Rolfus contributed to practical Catholic pedagogics by the work which he edited in conjunction with Adolf Pfister, Real-Encyclopädie des Erziehungsund Unterrichtswesens nach katholischen Principien (4 vols., Mainz, 1863–1866; 2nd. ed. 1872-74). A fifth volume (Ergänzungsband, 1884) was issued by Rolfus alone.

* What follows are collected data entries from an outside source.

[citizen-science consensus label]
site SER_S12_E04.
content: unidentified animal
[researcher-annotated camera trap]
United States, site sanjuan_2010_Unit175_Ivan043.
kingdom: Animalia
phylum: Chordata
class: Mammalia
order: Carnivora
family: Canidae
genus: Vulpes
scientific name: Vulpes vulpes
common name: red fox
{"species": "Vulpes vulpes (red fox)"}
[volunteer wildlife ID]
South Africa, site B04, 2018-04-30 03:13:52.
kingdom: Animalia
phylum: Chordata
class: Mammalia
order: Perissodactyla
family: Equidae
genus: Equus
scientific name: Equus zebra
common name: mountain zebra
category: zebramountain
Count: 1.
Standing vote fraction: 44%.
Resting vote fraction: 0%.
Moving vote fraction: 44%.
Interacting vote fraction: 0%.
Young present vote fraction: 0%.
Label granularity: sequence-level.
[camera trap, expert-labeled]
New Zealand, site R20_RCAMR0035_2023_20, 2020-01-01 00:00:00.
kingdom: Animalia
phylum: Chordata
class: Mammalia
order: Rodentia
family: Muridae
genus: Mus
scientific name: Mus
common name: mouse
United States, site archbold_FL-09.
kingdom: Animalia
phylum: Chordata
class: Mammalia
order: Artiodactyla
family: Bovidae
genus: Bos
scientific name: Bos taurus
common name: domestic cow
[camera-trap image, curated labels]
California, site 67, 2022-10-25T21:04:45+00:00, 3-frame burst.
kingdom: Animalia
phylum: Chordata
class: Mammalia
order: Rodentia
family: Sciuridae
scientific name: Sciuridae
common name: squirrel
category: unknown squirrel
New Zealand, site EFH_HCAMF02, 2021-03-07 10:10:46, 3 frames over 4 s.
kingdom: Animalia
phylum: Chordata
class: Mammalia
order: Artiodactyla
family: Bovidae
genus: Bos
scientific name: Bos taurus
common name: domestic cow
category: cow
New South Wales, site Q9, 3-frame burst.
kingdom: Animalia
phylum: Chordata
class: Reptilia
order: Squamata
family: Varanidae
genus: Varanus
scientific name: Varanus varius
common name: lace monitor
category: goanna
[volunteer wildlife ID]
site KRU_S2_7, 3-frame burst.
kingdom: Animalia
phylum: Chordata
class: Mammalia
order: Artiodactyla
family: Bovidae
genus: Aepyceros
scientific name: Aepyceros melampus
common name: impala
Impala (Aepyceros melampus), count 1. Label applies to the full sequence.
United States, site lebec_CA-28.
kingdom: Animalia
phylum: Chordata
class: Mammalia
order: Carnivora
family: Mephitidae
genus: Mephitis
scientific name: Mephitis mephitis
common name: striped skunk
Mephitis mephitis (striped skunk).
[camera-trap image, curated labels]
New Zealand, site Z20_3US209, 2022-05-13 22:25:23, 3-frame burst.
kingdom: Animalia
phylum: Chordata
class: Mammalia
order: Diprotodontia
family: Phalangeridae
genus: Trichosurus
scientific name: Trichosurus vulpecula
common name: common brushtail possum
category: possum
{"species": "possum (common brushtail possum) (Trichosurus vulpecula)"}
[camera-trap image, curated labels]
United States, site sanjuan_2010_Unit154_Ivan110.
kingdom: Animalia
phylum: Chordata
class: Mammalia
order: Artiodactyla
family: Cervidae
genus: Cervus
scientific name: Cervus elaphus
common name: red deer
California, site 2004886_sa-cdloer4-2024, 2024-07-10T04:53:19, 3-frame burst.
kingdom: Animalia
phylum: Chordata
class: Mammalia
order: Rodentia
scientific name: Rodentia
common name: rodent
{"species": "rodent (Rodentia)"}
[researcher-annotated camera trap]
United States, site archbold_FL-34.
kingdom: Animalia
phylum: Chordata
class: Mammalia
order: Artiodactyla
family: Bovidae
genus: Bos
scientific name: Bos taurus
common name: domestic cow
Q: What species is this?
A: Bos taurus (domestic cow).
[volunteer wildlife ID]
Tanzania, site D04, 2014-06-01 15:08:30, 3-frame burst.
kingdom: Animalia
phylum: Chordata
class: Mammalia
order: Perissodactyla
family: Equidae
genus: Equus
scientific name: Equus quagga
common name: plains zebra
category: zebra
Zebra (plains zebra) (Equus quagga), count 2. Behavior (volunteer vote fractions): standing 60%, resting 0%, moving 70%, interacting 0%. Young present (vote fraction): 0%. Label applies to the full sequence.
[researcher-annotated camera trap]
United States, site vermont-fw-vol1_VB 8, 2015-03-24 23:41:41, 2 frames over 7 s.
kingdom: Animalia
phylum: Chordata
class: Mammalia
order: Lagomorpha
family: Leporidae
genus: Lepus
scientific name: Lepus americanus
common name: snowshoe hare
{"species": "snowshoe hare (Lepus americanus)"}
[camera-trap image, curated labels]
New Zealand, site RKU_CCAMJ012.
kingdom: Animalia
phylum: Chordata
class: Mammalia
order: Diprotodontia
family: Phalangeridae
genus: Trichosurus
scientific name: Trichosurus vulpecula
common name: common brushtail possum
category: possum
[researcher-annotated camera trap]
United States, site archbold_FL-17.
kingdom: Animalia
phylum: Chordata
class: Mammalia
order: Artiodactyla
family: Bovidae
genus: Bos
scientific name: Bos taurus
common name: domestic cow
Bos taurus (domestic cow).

Another influential publication was the Suddeutsches katholisches Schulwochenblatt, which he edited, also jointly with Pfister, from 1861 to 1867. Among other works were:

- Der Grund des katholischen Glaubens (Mainz, 1862);
- Leitfaden der allgemeinen Weltgeschichte (Freiburg, 1870; 4th ed., 1896);
- Die Glaubens- und Sittenlehre der katholischen Kirche (Einsiedeln, 1875; frequently re-edited), jointly with F. J. Brändle;
- Kirchengeschichtliches in chronologischer Reihenfolge von der Zeit des letzten Vaticanischen Concils bis auf unsere Tage (2 vols., Mainz, 1877–82; 3rd vol. by Sickinger, 1882);
- Geschichte des Reiches Gottes auf Erden (Freiburg, 1878–80; 3rd. ed., 1894–95);
- Katholischer Hauskatechismus (Emsiedeln, 1891–92).

In addition, he wrote a large number of pedagogic, political, apologetic, and polemical brochures, ascetic treatises, and works for the young.